## BEGIN Dataset rows

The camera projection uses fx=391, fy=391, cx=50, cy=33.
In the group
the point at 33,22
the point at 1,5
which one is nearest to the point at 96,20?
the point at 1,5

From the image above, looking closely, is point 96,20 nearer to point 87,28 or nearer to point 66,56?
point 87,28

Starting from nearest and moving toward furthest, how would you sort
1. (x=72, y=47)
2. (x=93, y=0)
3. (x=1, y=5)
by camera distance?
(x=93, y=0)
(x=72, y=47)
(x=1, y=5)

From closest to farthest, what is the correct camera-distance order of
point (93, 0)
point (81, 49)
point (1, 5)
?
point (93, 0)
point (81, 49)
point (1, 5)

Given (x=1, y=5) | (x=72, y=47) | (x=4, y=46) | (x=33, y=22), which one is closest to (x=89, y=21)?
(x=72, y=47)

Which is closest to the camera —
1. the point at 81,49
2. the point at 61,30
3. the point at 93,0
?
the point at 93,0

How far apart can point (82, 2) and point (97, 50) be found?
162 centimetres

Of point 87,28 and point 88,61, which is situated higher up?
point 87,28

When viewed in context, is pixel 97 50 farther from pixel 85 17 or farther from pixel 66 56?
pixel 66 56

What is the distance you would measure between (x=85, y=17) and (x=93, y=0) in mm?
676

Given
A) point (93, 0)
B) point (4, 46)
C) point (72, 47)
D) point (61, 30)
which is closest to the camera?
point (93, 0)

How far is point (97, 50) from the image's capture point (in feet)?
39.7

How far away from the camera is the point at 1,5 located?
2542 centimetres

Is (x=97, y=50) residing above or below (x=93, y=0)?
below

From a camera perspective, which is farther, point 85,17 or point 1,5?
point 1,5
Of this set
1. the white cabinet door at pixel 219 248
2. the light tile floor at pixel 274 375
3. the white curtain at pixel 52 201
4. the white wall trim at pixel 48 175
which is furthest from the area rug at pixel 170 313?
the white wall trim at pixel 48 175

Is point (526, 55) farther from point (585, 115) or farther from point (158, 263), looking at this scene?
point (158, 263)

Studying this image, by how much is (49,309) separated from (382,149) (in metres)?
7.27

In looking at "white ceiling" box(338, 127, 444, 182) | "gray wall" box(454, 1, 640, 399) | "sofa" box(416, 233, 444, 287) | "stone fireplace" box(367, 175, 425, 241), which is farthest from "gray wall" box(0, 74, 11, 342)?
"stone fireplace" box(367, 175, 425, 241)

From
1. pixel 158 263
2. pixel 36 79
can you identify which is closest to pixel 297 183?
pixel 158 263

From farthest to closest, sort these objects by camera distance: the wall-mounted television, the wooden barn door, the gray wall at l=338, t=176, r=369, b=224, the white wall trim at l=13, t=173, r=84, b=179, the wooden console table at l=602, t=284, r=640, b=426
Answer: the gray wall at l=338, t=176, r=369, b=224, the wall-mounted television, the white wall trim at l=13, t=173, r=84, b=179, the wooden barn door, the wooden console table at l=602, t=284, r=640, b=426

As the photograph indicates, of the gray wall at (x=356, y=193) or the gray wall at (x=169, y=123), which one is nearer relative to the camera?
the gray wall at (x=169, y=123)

## END Dataset rows

» Task statement
Your task is to extract the lines running from the one with "From farthest to" to the end of the material, inclusive, copying each exactly and adding nothing.

» Answer to the exercise
From farthest to closest, sort these objects by camera distance: the wall-mounted television, the wooden barn door, the gray wall at l=338, t=176, r=369, b=224, the white wall trim at l=13, t=173, r=84, b=179, the wooden console table at l=602, t=284, r=640, b=426
Answer: the gray wall at l=338, t=176, r=369, b=224, the wall-mounted television, the white wall trim at l=13, t=173, r=84, b=179, the wooden barn door, the wooden console table at l=602, t=284, r=640, b=426

As the photograph indicates, of the gray wall at (x=356, y=193) or the gray wall at (x=169, y=123), which one is nearer relative to the camera?
the gray wall at (x=169, y=123)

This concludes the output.